Design Pattern Usage in GEF (MVC)

GEF makes heavy use of Design Patterns. These patterns are often mandatory under GEF and developers are required to understand them.

Model-View-Controller Pattern

Model-View-Controller is an architectural design pattern which divides an application into separate parts which communicate with each other in a specific way. The goal is to separate data model (model), graphical user interface (view) and business logic (controller). GEF uses the MVC pattern extensively.
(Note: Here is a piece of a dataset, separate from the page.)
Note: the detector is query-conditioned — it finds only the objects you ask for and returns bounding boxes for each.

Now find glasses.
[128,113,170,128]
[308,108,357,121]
  • Model: The data model can either be generated using EMF, self-implemented by the user or it may already exist in case of a legacy software.
  • Controller: The EditParts act as controllers. Typically, each model element has its matching EditPart. EditParts may contain other EditParts thereby matching model elements containing other model elements. EditParts also have a reference to the figure which graphically represents the model element. Finally, EditParts evaluate requests and create the appropriate command to edit the underlying model.
  • View: For each element within the model, including connections, a figure has to be implemented using the Draw2d framework. Oftentimes the figure is some geometrical drawing.
  • Factory: Creating models from palette, creating EditParts and creating Figures
  • Observer: Typically a controller (EditPart) listening on Model and View
  • Command: To implement Undo and Redo functions
  • Strategy: EditParts can install and remove EditPolicies dynamically
  • Chain of responsibility: To decide which EditPolicy should handle a Request

Request and Response Mechanism

Any user action with the editor can generate a request. The nature of the request is understood by the context of invocation. The context is determined by the EditPart the user interacts with and the active tool. The tool can be any selected entry in a tool palette. The request is handed over to the selected EditPart, which in turn returns a Command.

This is achieved using the Chain of responsibility mechanism over Editpolicies. The editpolicies determine if they can handle the request, otherwise they pass on to the next editpolicy. The order of declaration of editpolicies determine the order in which the request is passed around. The capable editpolicy creates a command. This command is handed back to the tool which initiated the "Request". Execution of the command causes the model to be modified (Response).